----- DATASET EXCERPTS -----

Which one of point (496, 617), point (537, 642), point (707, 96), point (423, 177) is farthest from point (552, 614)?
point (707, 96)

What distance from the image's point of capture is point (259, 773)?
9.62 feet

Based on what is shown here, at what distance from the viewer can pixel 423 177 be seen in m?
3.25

-----

SHORT EXERCISE: Reproduce every one of the records above word for word, keeping each line in its original order.

ANSWER TO THE TASK:
Which one of point (496, 617), point (537, 642), point (707, 96), point (423, 177) is farthest from point (552, 614)?
point (707, 96)

What distance from the image's point of capture is point (259, 773)?
9.62 feet

Based on what is shown here, at what distance from the viewer can pixel 423 177 be seen in m?
3.25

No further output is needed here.